FingerprintJS open-source caveat
The SDK uses FingerprintJS OSS for the clientFingerprint. Its visitorId can drift across incognito, private modes, and some browser updates — meaning the same human may appear as different devices. The system compensates by weighting IP, ASN, email, and behavioural signals — multi-signal detection still catches fraud rings — but for cross-browser device identity, upgrade to FingerprintJS Pro: only the SDK's init call changes.
Security checklist
- Never embed your server API key in browser JS. Pattern A uses the tenant slug (a public identifier) and is per-IP rate-limited.
- Always pass the real client IP from your backend (Pattern B) — most reverse proxies set X-Forwarded-For.
- Don't reveal to end-users which rule triggered.
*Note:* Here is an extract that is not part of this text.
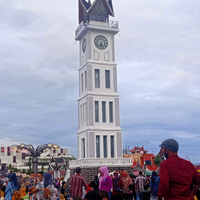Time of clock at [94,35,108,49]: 6:25
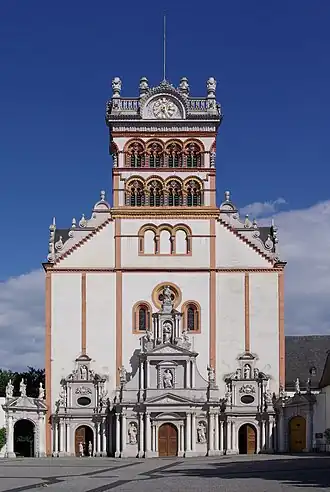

A generic “please verify your email” is enough; fraudsters tune around exposed reasons.
- Rotate API keys periodically; revocation is instant in /client-admin/api-keys.
Sandbox
A bare-bones HTML page that demonstrates Pattern A end-to-end, including the live API response: /sandbox.html — open the network tab to see the SDK's actual request.